Dutch journeyman Thiemo De Bakker was the other example I could find. This investment made little logical sense, with De Bakker being ranked outside the top 100 since September 2013. At 26 years of age, he also has limited upside.
In yesterday's Kyrgios article, we established that ATP players improved to some degree between 19 and 25 with rates going from a 1.7% (Joao Sousa) to 14.9% (Jan-Lennart Struff) combined hold/break, and a 1.02-1.18 improvement multiplication ratio. The mean of my research was 8.7% increase, or a 1.10 multiplication ratio.

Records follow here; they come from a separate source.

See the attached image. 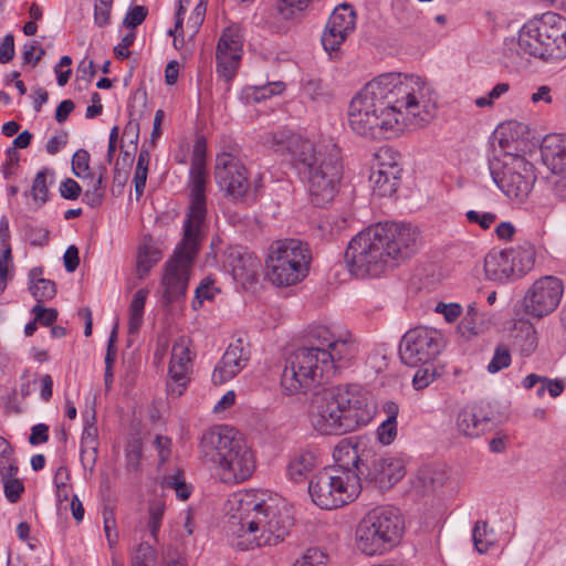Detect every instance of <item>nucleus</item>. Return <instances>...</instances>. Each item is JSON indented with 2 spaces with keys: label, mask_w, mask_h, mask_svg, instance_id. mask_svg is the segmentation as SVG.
<instances>
[{
  "label": "nucleus",
  "mask_w": 566,
  "mask_h": 566,
  "mask_svg": "<svg viewBox=\"0 0 566 566\" xmlns=\"http://www.w3.org/2000/svg\"><path fill=\"white\" fill-rule=\"evenodd\" d=\"M437 111L433 88L421 77L384 73L369 81L350 101L348 124L370 139H388L408 126L423 127Z\"/></svg>",
  "instance_id": "obj_1"
},
{
  "label": "nucleus",
  "mask_w": 566,
  "mask_h": 566,
  "mask_svg": "<svg viewBox=\"0 0 566 566\" xmlns=\"http://www.w3.org/2000/svg\"><path fill=\"white\" fill-rule=\"evenodd\" d=\"M231 544L240 551L283 542L293 524L290 509L263 491L232 494L226 503Z\"/></svg>",
  "instance_id": "obj_2"
},
{
  "label": "nucleus",
  "mask_w": 566,
  "mask_h": 566,
  "mask_svg": "<svg viewBox=\"0 0 566 566\" xmlns=\"http://www.w3.org/2000/svg\"><path fill=\"white\" fill-rule=\"evenodd\" d=\"M308 345L295 349L285 359L281 388L285 395L305 394L346 366L357 348L349 335L336 336L329 327L317 325L307 333Z\"/></svg>",
  "instance_id": "obj_3"
},
{
  "label": "nucleus",
  "mask_w": 566,
  "mask_h": 566,
  "mask_svg": "<svg viewBox=\"0 0 566 566\" xmlns=\"http://www.w3.org/2000/svg\"><path fill=\"white\" fill-rule=\"evenodd\" d=\"M203 157L205 144L197 142L190 170V205L184 222V235L172 258L166 263L161 281L165 289L164 297L168 303L186 294L192 265L202 241V229L207 216Z\"/></svg>",
  "instance_id": "obj_4"
},
{
  "label": "nucleus",
  "mask_w": 566,
  "mask_h": 566,
  "mask_svg": "<svg viewBox=\"0 0 566 566\" xmlns=\"http://www.w3.org/2000/svg\"><path fill=\"white\" fill-rule=\"evenodd\" d=\"M418 243L419 231L411 224L377 223L350 240L345 260L353 272L377 276L410 258Z\"/></svg>",
  "instance_id": "obj_5"
},
{
  "label": "nucleus",
  "mask_w": 566,
  "mask_h": 566,
  "mask_svg": "<svg viewBox=\"0 0 566 566\" xmlns=\"http://www.w3.org/2000/svg\"><path fill=\"white\" fill-rule=\"evenodd\" d=\"M376 411L368 391L357 385L338 386L312 401L308 421L321 434H345L367 426Z\"/></svg>",
  "instance_id": "obj_6"
},
{
  "label": "nucleus",
  "mask_w": 566,
  "mask_h": 566,
  "mask_svg": "<svg viewBox=\"0 0 566 566\" xmlns=\"http://www.w3.org/2000/svg\"><path fill=\"white\" fill-rule=\"evenodd\" d=\"M333 457L337 465L318 472L308 484L312 501L323 510H334L353 502L361 490L359 474L364 471L358 465V447L342 441L334 449Z\"/></svg>",
  "instance_id": "obj_7"
},
{
  "label": "nucleus",
  "mask_w": 566,
  "mask_h": 566,
  "mask_svg": "<svg viewBox=\"0 0 566 566\" xmlns=\"http://www.w3.org/2000/svg\"><path fill=\"white\" fill-rule=\"evenodd\" d=\"M200 457L212 463L219 479L228 484L248 480L255 470V458L241 434L232 427L214 426L203 432Z\"/></svg>",
  "instance_id": "obj_8"
},
{
  "label": "nucleus",
  "mask_w": 566,
  "mask_h": 566,
  "mask_svg": "<svg viewBox=\"0 0 566 566\" xmlns=\"http://www.w3.org/2000/svg\"><path fill=\"white\" fill-rule=\"evenodd\" d=\"M509 50L547 63L565 59L566 19L558 13L546 12L527 21Z\"/></svg>",
  "instance_id": "obj_9"
},
{
  "label": "nucleus",
  "mask_w": 566,
  "mask_h": 566,
  "mask_svg": "<svg viewBox=\"0 0 566 566\" xmlns=\"http://www.w3.org/2000/svg\"><path fill=\"white\" fill-rule=\"evenodd\" d=\"M295 164L300 174L306 179L311 200L315 206L329 203L342 178L339 150L332 146L329 149H316L312 142H301Z\"/></svg>",
  "instance_id": "obj_10"
},
{
  "label": "nucleus",
  "mask_w": 566,
  "mask_h": 566,
  "mask_svg": "<svg viewBox=\"0 0 566 566\" xmlns=\"http://www.w3.org/2000/svg\"><path fill=\"white\" fill-rule=\"evenodd\" d=\"M405 531L403 518L392 506H377L368 511L355 530L356 548L366 556H378L391 551Z\"/></svg>",
  "instance_id": "obj_11"
},
{
  "label": "nucleus",
  "mask_w": 566,
  "mask_h": 566,
  "mask_svg": "<svg viewBox=\"0 0 566 566\" xmlns=\"http://www.w3.org/2000/svg\"><path fill=\"white\" fill-rule=\"evenodd\" d=\"M311 260L305 242L297 239L274 241L266 260L268 275L279 286L296 284L308 274Z\"/></svg>",
  "instance_id": "obj_12"
},
{
  "label": "nucleus",
  "mask_w": 566,
  "mask_h": 566,
  "mask_svg": "<svg viewBox=\"0 0 566 566\" xmlns=\"http://www.w3.org/2000/svg\"><path fill=\"white\" fill-rule=\"evenodd\" d=\"M493 181L502 192L516 202H524L536 181L535 168L523 156L504 154L490 161Z\"/></svg>",
  "instance_id": "obj_13"
},
{
  "label": "nucleus",
  "mask_w": 566,
  "mask_h": 566,
  "mask_svg": "<svg viewBox=\"0 0 566 566\" xmlns=\"http://www.w3.org/2000/svg\"><path fill=\"white\" fill-rule=\"evenodd\" d=\"M564 294L563 281L546 275L534 281L522 300V312L534 319H542L558 307Z\"/></svg>",
  "instance_id": "obj_14"
},
{
  "label": "nucleus",
  "mask_w": 566,
  "mask_h": 566,
  "mask_svg": "<svg viewBox=\"0 0 566 566\" xmlns=\"http://www.w3.org/2000/svg\"><path fill=\"white\" fill-rule=\"evenodd\" d=\"M441 334L431 328L417 327L401 338L399 356L405 365L417 367L431 363L441 352Z\"/></svg>",
  "instance_id": "obj_15"
},
{
  "label": "nucleus",
  "mask_w": 566,
  "mask_h": 566,
  "mask_svg": "<svg viewBox=\"0 0 566 566\" xmlns=\"http://www.w3.org/2000/svg\"><path fill=\"white\" fill-rule=\"evenodd\" d=\"M359 455L358 465L364 471V474H359V478L363 476L379 490L390 489L406 473L405 464L399 458L371 455L369 450Z\"/></svg>",
  "instance_id": "obj_16"
},
{
  "label": "nucleus",
  "mask_w": 566,
  "mask_h": 566,
  "mask_svg": "<svg viewBox=\"0 0 566 566\" xmlns=\"http://www.w3.org/2000/svg\"><path fill=\"white\" fill-rule=\"evenodd\" d=\"M243 53V34L239 25L232 24L223 29L216 51L217 73L226 82L237 74Z\"/></svg>",
  "instance_id": "obj_17"
},
{
  "label": "nucleus",
  "mask_w": 566,
  "mask_h": 566,
  "mask_svg": "<svg viewBox=\"0 0 566 566\" xmlns=\"http://www.w3.org/2000/svg\"><path fill=\"white\" fill-rule=\"evenodd\" d=\"M214 179L222 191L233 199H241L250 188L247 169L241 160L228 153L217 156Z\"/></svg>",
  "instance_id": "obj_18"
},
{
  "label": "nucleus",
  "mask_w": 566,
  "mask_h": 566,
  "mask_svg": "<svg viewBox=\"0 0 566 566\" xmlns=\"http://www.w3.org/2000/svg\"><path fill=\"white\" fill-rule=\"evenodd\" d=\"M192 368V356L190 352V339L181 336L175 340L171 348L169 363V394L176 397L182 395L189 381V373Z\"/></svg>",
  "instance_id": "obj_19"
},
{
  "label": "nucleus",
  "mask_w": 566,
  "mask_h": 566,
  "mask_svg": "<svg viewBox=\"0 0 566 566\" xmlns=\"http://www.w3.org/2000/svg\"><path fill=\"white\" fill-rule=\"evenodd\" d=\"M543 164L557 176L554 181L556 193L566 199V136L548 135L541 146Z\"/></svg>",
  "instance_id": "obj_20"
},
{
  "label": "nucleus",
  "mask_w": 566,
  "mask_h": 566,
  "mask_svg": "<svg viewBox=\"0 0 566 566\" xmlns=\"http://www.w3.org/2000/svg\"><path fill=\"white\" fill-rule=\"evenodd\" d=\"M356 25V12L347 4H340L332 12L325 31L322 35V44L327 52L337 51L347 36L354 32Z\"/></svg>",
  "instance_id": "obj_21"
},
{
  "label": "nucleus",
  "mask_w": 566,
  "mask_h": 566,
  "mask_svg": "<svg viewBox=\"0 0 566 566\" xmlns=\"http://www.w3.org/2000/svg\"><path fill=\"white\" fill-rule=\"evenodd\" d=\"M250 360V349L242 339L231 343L212 373V382L222 385L242 371Z\"/></svg>",
  "instance_id": "obj_22"
},
{
  "label": "nucleus",
  "mask_w": 566,
  "mask_h": 566,
  "mask_svg": "<svg viewBox=\"0 0 566 566\" xmlns=\"http://www.w3.org/2000/svg\"><path fill=\"white\" fill-rule=\"evenodd\" d=\"M224 264L233 279L243 286L256 281L261 269V261L244 248H230L226 254Z\"/></svg>",
  "instance_id": "obj_23"
},
{
  "label": "nucleus",
  "mask_w": 566,
  "mask_h": 566,
  "mask_svg": "<svg viewBox=\"0 0 566 566\" xmlns=\"http://www.w3.org/2000/svg\"><path fill=\"white\" fill-rule=\"evenodd\" d=\"M492 419L491 406L482 401L476 402L460 410L457 418V429L465 437L476 438L485 432Z\"/></svg>",
  "instance_id": "obj_24"
},
{
  "label": "nucleus",
  "mask_w": 566,
  "mask_h": 566,
  "mask_svg": "<svg viewBox=\"0 0 566 566\" xmlns=\"http://www.w3.org/2000/svg\"><path fill=\"white\" fill-rule=\"evenodd\" d=\"M301 142H310L290 130L281 129L277 132H270L262 136V144L274 153L284 155L290 154L294 164L297 163V150L300 149Z\"/></svg>",
  "instance_id": "obj_25"
},
{
  "label": "nucleus",
  "mask_w": 566,
  "mask_h": 566,
  "mask_svg": "<svg viewBox=\"0 0 566 566\" xmlns=\"http://www.w3.org/2000/svg\"><path fill=\"white\" fill-rule=\"evenodd\" d=\"M318 465L313 451L301 450L291 455L286 464V475L293 483L304 482Z\"/></svg>",
  "instance_id": "obj_26"
},
{
  "label": "nucleus",
  "mask_w": 566,
  "mask_h": 566,
  "mask_svg": "<svg viewBox=\"0 0 566 566\" xmlns=\"http://www.w3.org/2000/svg\"><path fill=\"white\" fill-rule=\"evenodd\" d=\"M486 276L495 282H507L515 280L507 250L494 251L486 254L484 260Z\"/></svg>",
  "instance_id": "obj_27"
},
{
  "label": "nucleus",
  "mask_w": 566,
  "mask_h": 566,
  "mask_svg": "<svg viewBox=\"0 0 566 566\" xmlns=\"http://www.w3.org/2000/svg\"><path fill=\"white\" fill-rule=\"evenodd\" d=\"M514 279H520L528 273L535 264V248L525 242L515 248L507 249Z\"/></svg>",
  "instance_id": "obj_28"
},
{
  "label": "nucleus",
  "mask_w": 566,
  "mask_h": 566,
  "mask_svg": "<svg viewBox=\"0 0 566 566\" xmlns=\"http://www.w3.org/2000/svg\"><path fill=\"white\" fill-rule=\"evenodd\" d=\"M472 543L474 551L484 555L494 549L497 545V535L486 521H476L472 527Z\"/></svg>",
  "instance_id": "obj_29"
},
{
  "label": "nucleus",
  "mask_w": 566,
  "mask_h": 566,
  "mask_svg": "<svg viewBox=\"0 0 566 566\" xmlns=\"http://www.w3.org/2000/svg\"><path fill=\"white\" fill-rule=\"evenodd\" d=\"M369 179L373 184L374 193L379 197H390L397 191L400 175H395L392 171L387 174L384 170H371Z\"/></svg>",
  "instance_id": "obj_30"
},
{
  "label": "nucleus",
  "mask_w": 566,
  "mask_h": 566,
  "mask_svg": "<svg viewBox=\"0 0 566 566\" xmlns=\"http://www.w3.org/2000/svg\"><path fill=\"white\" fill-rule=\"evenodd\" d=\"M400 155L390 147H380L374 155V161L371 165V170H384L387 174L389 171L395 172V175L401 174V168L399 164Z\"/></svg>",
  "instance_id": "obj_31"
},
{
  "label": "nucleus",
  "mask_w": 566,
  "mask_h": 566,
  "mask_svg": "<svg viewBox=\"0 0 566 566\" xmlns=\"http://www.w3.org/2000/svg\"><path fill=\"white\" fill-rule=\"evenodd\" d=\"M148 290L139 289L135 294L129 305V322L128 332L135 334L139 331L143 324L144 308Z\"/></svg>",
  "instance_id": "obj_32"
},
{
  "label": "nucleus",
  "mask_w": 566,
  "mask_h": 566,
  "mask_svg": "<svg viewBox=\"0 0 566 566\" xmlns=\"http://www.w3.org/2000/svg\"><path fill=\"white\" fill-rule=\"evenodd\" d=\"M165 512L166 502L161 497H156L149 502L147 510V528L155 542H158V535Z\"/></svg>",
  "instance_id": "obj_33"
},
{
  "label": "nucleus",
  "mask_w": 566,
  "mask_h": 566,
  "mask_svg": "<svg viewBox=\"0 0 566 566\" xmlns=\"http://www.w3.org/2000/svg\"><path fill=\"white\" fill-rule=\"evenodd\" d=\"M156 549L147 542H142L130 553V566H156Z\"/></svg>",
  "instance_id": "obj_34"
},
{
  "label": "nucleus",
  "mask_w": 566,
  "mask_h": 566,
  "mask_svg": "<svg viewBox=\"0 0 566 566\" xmlns=\"http://www.w3.org/2000/svg\"><path fill=\"white\" fill-rule=\"evenodd\" d=\"M18 467L13 458V448L0 437V476L17 475Z\"/></svg>",
  "instance_id": "obj_35"
},
{
  "label": "nucleus",
  "mask_w": 566,
  "mask_h": 566,
  "mask_svg": "<svg viewBox=\"0 0 566 566\" xmlns=\"http://www.w3.org/2000/svg\"><path fill=\"white\" fill-rule=\"evenodd\" d=\"M29 290L32 296L38 301V304L53 298L56 294L55 283L46 279L38 280V282L30 285Z\"/></svg>",
  "instance_id": "obj_36"
},
{
  "label": "nucleus",
  "mask_w": 566,
  "mask_h": 566,
  "mask_svg": "<svg viewBox=\"0 0 566 566\" xmlns=\"http://www.w3.org/2000/svg\"><path fill=\"white\" fill-rule=\"evenodd\" d=\"M163 488L175 490L179 500H187L191 493V488L186 483L180 472L165 476L163 479Z\"/></svg>",
  "instance_id": "obj_37"
},
{
  "label": "nucleus",
  "mask_w": 566,
  "mask_h": 566,
  "mask_svg": "<svg viewBox=\"0 0 566 566\" xmlns=\"http://www.w3.org/2000/svg\"><path fill=\"white\" fill-rule=\"evenodd\" d=\"M511 353L507 347L499 345L494 350V355L488 365V371L495 374L511 364Z\"/></svg>",
  "instance_id": "obj_38"
},
{
  "label": "nucleus",
  "mask_w": 566,
  "mask_h": 566,
  "mask_svg": "<svg viewBox=\"0 0 566 566\" xmlns=\"http://www.w3.org/2000/svg\"><path fill=\"white\" fill-rule=\"evenodd\" d=\"M327 555L319 548H308L301 558L296 559L294 566H326Z\"/></svg>",
  "instance_id": "obj_39"
},
{
  "label": "nucleus",
  "mask_w": 566,
  "mask_h": 566,
  "mask_svg": "<svg viewBox=\"0 0 566 566\" xmlns=\"http://www.w3.org/2000/svg\"><path fill=\"white\" fill-rule=\"evenodd\" d=\"M3 483L4 495L9 502L15 503L24 491L22 481L15 478V475L1 476Z\"/></svg>",
  "instance_id": "obj_40"
},
{
  "label": "nucleus",
  "mask_w": 566,
  "mask_h": 566,
  "mask_svg": "<svg viewBox=\"0 0 566 566\" xmlns=\"http://www.w3.org/2000/svg\"><path fill=\"white\" fill-rule=\"evenodd\" d=\"M126 467L128 471L136 472L139 469L140 459L143 455V448L140 440L129 441L126 447Z\"/></svg>",
  "instance_id": "obj_41"
},
{
  "label": "nucleus",
  "mask_w": 566,
  "mask_h": 566,
  "mask_svg": "<svg viewBox=\"0 0 566 566\" xmlns=\"http://www.w3.org/2000/svg\"><path fill=\"white\" fill-rule=\"evenodd\" d=\"M72 170L78 178L90 176V154L85 149L75 151L72 158Z\"/></svg>",
  "instance_id": "obj_42"
},
{
  "label": "nucleus",
  "mask_w": 566,
  "mask_h": 566,
  "mask_svg": "<svg viewBox=\"0 0 566 566\" xmlns=\"http://www.w3.org/2000/svg\"><path fill=\"white\" fill-rule=\"evenodd\" d=\"M32 196L35 201L41 205L48 201L49 188L46 182V170H41L36 174L32 185Z\"/></svg>",
  "instance_id": "obj_43"
},
{
  "label": "nucleus",
  "mask_w": 566,
  "mask_h": 566,
  "mask_svg": "<svg viewBox=\"0 0 566 566\" xmlns=\"http://www.w3.org/2000/svg\"><path fill=\"white\" fill-rule=\"evenodd\" d=\"M285 84L283 82H271L262 86L254 87L252 97L254 101L260 102L270 98L274 95L283 93Z\"/></svg>",
  "instance_id": "obj_44"
},
{
  "label": "nucleus",
  "mask_w": 566,
  "mask_h": 566,
  "mask_svg": "<svg viewBox=\"0 0 566 566\" xmlns=\"http://www.w3.org/2000/svg\"><path fill=\"white\" fill-rule=\"evenodd\" d=\"M213 283V280L210 277H205L196 289V296L192 303L195 310L201 306L203 301L213 298L214 292L217 291Z\"/></svg>",
  "instance_id": "obj_45"
},
{
  "label": "nucleus",
  "mask_w": 566,
  "mask_h": 566,
  "mask_svg": "<svg viewBox=\"0 0 566 566\" xmlns=\"http://www.w3.org/2000/svg\"><path fill=\"white\" fill-rule=\"evenodd\" d=\"M436 378V371L433 366L428 363L426 365H421V367L416 371L412 384L416 389L426 388L429 384H431Z\"/></svg>",
  "instance_id": "obj_46"
},
{
  "label": "nucleus",
  "mask_w": 566,
  "mask_h": 566,
  "mask_svg": "<svg viewBox=\"0 0 566 566\" xmlns=\"http://www.w3.org/2000/svg\"><path fill=\"white\" fill-rule=\"evenodd\" d=\"M184 2H185V0L179 1L178 10L176 12L175 29L170 30L169 34L174 36V46L177 50H179V51L185 50L187 52H190V50H188L187 45L185 44L184 38H180L179 35H177L179 30H181V28H182V22H184L182 14L185 12ZM186 2H188V0H186Z\"/></svg>",
  "instance_id": "obj_47"
},
{
  "label": "nucleus",
  "mask_w": 566,
  "mask_h": 566,
  "mask_svg": "<svg viewBox=\"0 0 566 566\" xmlns=\"http://www.w3.org/2000/svg\"><path fill=\"white\" fill-rule=\"evenodd\" d=\"M377 437L381 444H390L397 437V421L384 420L377 429Z\"/></svg>",
  "instance_id": "obj_48"
},
{
  "label": "nucleus",
  "mask_w": 566,
  "mask_h": 566,
  "mask_svg": "<svg viewBox=\"0 0 566 566\" xmlns=\"http://www.w3.org/2000/svg\"><path fill=\"white\" fill-rule=\"evenodd\" d=\"M465 217L470 223L479 224L484 230L489 229L496 221V214L492 212L469 210Z\"/></svg>",
  "instance_id": "obj_49"
},
{
  "label": "nucleus",
  "mask_w": 566,
  "mask_h": 566,
  "mask_svg": "<svg viewBox=\"0 0 566 566\" xmlns=\"http://www.w3.org/2000/svg\"><path fill=\"white\" fill-rule=\"evenodd\" d=\"M45 54V51L38 41H32L31 43H25L23 45L22 59L24 63H31L35 65L42 56Z\"/></svg>",
  "instance_id": "obj_50"
},
{
  "label": "nucleus",
  "mask_w": 566,
  "mask_h": 566,
  "mask_svg": "<svg viewBox=\"0 0 566 566\" xmlns=\"http://www.w3.org/2000/svg\"><path fill=\"white\" fill-rule=\"evenodd\" d=\"M436 312L442 314L448 323L455 322L462 314V306L458 303H438Z\"/></svg>",
  "instance_id": "obj_51"
},
{
  "label": "nucleus",
  "mask_w": 566,
  "mask_h": 566,
  "mask_svg": "<svg viewBox=\"0 0 566 566\" xmlns=\"http://www.w3.org/2000/svg\"><path fill=\"white\" fill-rule=\"evenodd\" d=\"M116 522L111 511L104 512V532L106 535V539L108 546L111 548L115 547L118 542V533L115 530Z\"/></svg>",
  "instance_id": "obj_52"
},
{
  "label": "nucleus",
  "mask_w": 566,
  "mask_h": 566,
  "mask_svg": "<svg viewBox=\"0 0 566 566\" xmlns=\"http://www.w3.org/2000/svg\"><path fill=\"white\" fill-rule=\"evenodd\" d=\"M303 91H304V94L307 95L313 101L327 95L326 87L323 85L322 81L318 78L307 80L304 83Z\"/></svg>",
  "instance_id": "obj_53"
},
{
  "label": "nucleus",
  "mask_w": 566,
  "mask_h": 566,
  "mask_svg": "<svg viewBox=\"0 0 566 566\" xmlns=\"http://www.w3.org/2000/svg\"><path fill=\"white\" fill-rule=\"evenodd\" d=\"M32 313L35 316V322H39L40 324L44 326L52 325L56 318H57V312L54 308H45L41 306L40 304H36L32 308Z\"/></svg>",
  "instance_id": "obj_54"
},
{
  "label": "nucleus",
  "mask_w": 566,
  "mask_h": 566,
  "mask_svg": "<svg viewBox=\"0 0 566 566\" xmlns=\"http://www.w3.org/2000/svg\"><path fill=\"white\" fill-rule=\"evenodd\" d=\"M147 17V9L143 6L133 7L124 19V24L127 28L134 29L142 24Z\"/></svg>",
  "instance_id": "obj_55"
},
{
  "label": "nucleus",
  "mask_w": 566,
  "mask_h": 566,
  "mask_svg": "<svg viewBox=\"0 0 566 566\" xmlns=\"http://www.w3.org/2000/svg\"><path fill=\"white\" fill-rule=\"evenodd\" d=\"M95 417H92V422L86 421L81 437V446L98 447L97 436L98 431L94 424Z\"/></svg>",
  "instance_id": "obj_56"
},
{
  "label": "nucleus",
  "mask_w": 566,
  "mask_h": 566,
  "mask_svg": "<svg viewBox=\"0 0 566 566\" xmlns=\"http://www.w3.org/2000/svg\"><path fill=\"white\" fill-rule=\"evenodd\" d=\"M82 192L81 186L73 179L67 178L60 186V193L64 199L75 200Z\"/></svg>",
  "instance_id": "obj_57"
},
{
  "label": "nucleus",
  "mask_w": 566,
  "mask_h": 566,
  "mask_svg": "<svg viewBox=\"0 0 566 566\" xmlns=\"http://www.w3.org/2000/svg\"><path fill=\"white\" fill-rule=\"evenodd\" d=\"M113 4L94 2V22L98 27H105L109 22Z\"/></svg>",
  "instance_id": "obj_58"
},
{
  "label": "nucleus",
  "mask_w": 566,
  "mask_h": 566,
  "mask_svg": "<svg viewBox=\"0 0 566 566\" xmlns=\"http://www.w3.org/2000/svg\"><path fill=\"white\" fill-rule=\"evenodd\" d=\"M311 0H280L279 10L285 15L290 17L294 11H302L305 9Z\"/></svg>",
  "instance_id": "obj_59"
},
{
  "label": "nucleus",
  "mask_w": 566,
  "mask_h": 566,
  "mask_svg": "<svg viewBox=\"0 0 566 566\" xmlns=\"http://www.w3.org/2000/svg\"><path fill=\"white\" fill-rule=\"evenodd\" d=\"M160 256L161 254L156 248L145 243L139 247L137 259L154 266Z\"/></svg>",
  "instance_id": "obj_60"
},
{
  "label": "nucleus",
  "mask_w": 566,
  "mask_h": 566,
  "mask_svg": "<svg viewBox=\"0 0 566 566\" xmlns=\"http://www.w3.org/2000/svg\"><path fill=\"white\" fill-rule=\"evenodd\" d=\"M14 56V38L12 34H7L0 43V63L4 64L10 62Z\"/></svg>",
  "instance_id": "obj_61"
},
{
  "label": "nucleus",
  "mask_w": 566,
  "mask_h": 566,
  "mask_svg": "<svg viewBox=\"0 0 566 566\" xmlns=\"http://www.w3.org/2000/svg\"><path fill=\"white\" fill-rule=\"evenodd\" d=\"M98 447L81 446V462L84 469L93 471L97 460Z\"/></svg>",
  "instance_id": "obj_62"
},
{
  "label": "nucleus",
  "mask_w": 566,
  "mask_h": 566,
  "mask_svg": "<svg viewBox=\"0 0 566 566\" xmlns=\"http://www.w3.org/2000/svg\"><path fill=\"white\" fill-rule=\"evenodd\" d=\"M49 440V426L44 423H38L31 428V434L29 437V443L38 446L45 443Z\"/></svg>",
  "instance_id": "obj_63"
},
{
  "label": "nucleus",
  "mask_w": 566,
  "mask_h": 566,
  "mask_svg": "<svg viewBox=\"0 0 566 566\" xmlns=\"http://www.w3.org/2000/svg\"><path fill=\"white\" fill-rule=\"evenodd\" d=\"M65 270L70 273L74 272L80 263L78 249L75 245H70L63 255Z\"/></svg>",
  "instance_id": "obj_64"
}]
</instances>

Without hindsight, we cannot know, or even estimate, whether a player will improve at a fast or slow rate, so we have to use mean figures to get a realistic expectation of a player's progress.
The following table shows the ATP players in the top 200 in the world currently, who are aged between 19 and 23, their hold/break stats at 19 years of age, and how this translates with mean expectation at the age of 25.
Please note that in some cases, the percentages used were adjusted Challenger Tour percentages.
N/A indicates that the player did not have a big enough data sample to quantify at the age of 19 (minimum 8 matches).
The table reveals an incredible amount of fascinating data.
As can be seen, there is a very strong relationship between the hold/break expectation percentage at 25, from their stats at 19, and the player's current rank. The top six players all are well established inside the top 100 in the world, and five are in the current top 50 - only Bernard Tomic is not.
There are three main players that have failed to realise their potential so far - Stefano Travaglia, Ryan Harrison and Facundo Arguello. Travaglia I can excuse - his sample was the bare minimum 8 matches, but Harrison and Arguello's sample was significantly bigger. They should be ranked inside the top 100 at the bare minimum, currently, if not the top 50. Denis Kudla also should be looking to strongly improve from 123 in the world - I've mentioned he has a lot of upside previously, and an extra week of the Grass season should also be of benefit to the young American.
From the data, we can work out an expected rank of player when 25, based on current hold/break percentages by ranking:-
Rank 5-10: Kyrgios, Thiem, Vesely, Dimitrov
Rank 10-20: Tomic, Sock
Rank 20-35: Harrison, Schwartzman, Arguello, Carreno-Busta, Kuznetsov, Kudla
Rank 35-60: Edmund, Nishioaka, Pouille
Rank 60-100: Daniel, Coppejans
Rank 100+: Cecchinato, Saville
It would be extremely likely that a number of these top potential players would have welcomed some form of funding at the start of their career. With the top 60 potential players in particular, returns for investors would be excellent by the time the player reaches 25 years of age.
I want to finish by looking at the players under 19 who are in the top 200 - Alexander Zverev, Borna Coric, Thanasi Kokkinakis and Hyeon Chung.
Assessing their potential is difficult as I do not have a difference % or a multiplier ratio from the ages of 17/18, but let's just say that assume that they are 19 currently, out of interest. This would give us an almost 'bare minimum' potential level for them, and this would almost certainly improve.
We can see here that Coric at 17 is better than every player in the first table (including Kyrgios, Vesely, Thiem and Dimitrov) at 19. I've made no secret of the fact that I believe Coric will be an elite level player in the future and only a serious injury can curtail that career progression.
The 109.2 expectation mean percentage is based on his 17 year old stats and assume no improvement between 17 and 19, which clearly is highly unlikely - so at 25 he will almost certainly have a hold/break percentage of over 110%.
Thanasi Kokkinakis should also be ranked around the top ten by the age of 25, whilst with some improvement from 17/18 to 19, Alexander Zverev and Hyeon Chung should also be ranked around the 50 level at 25.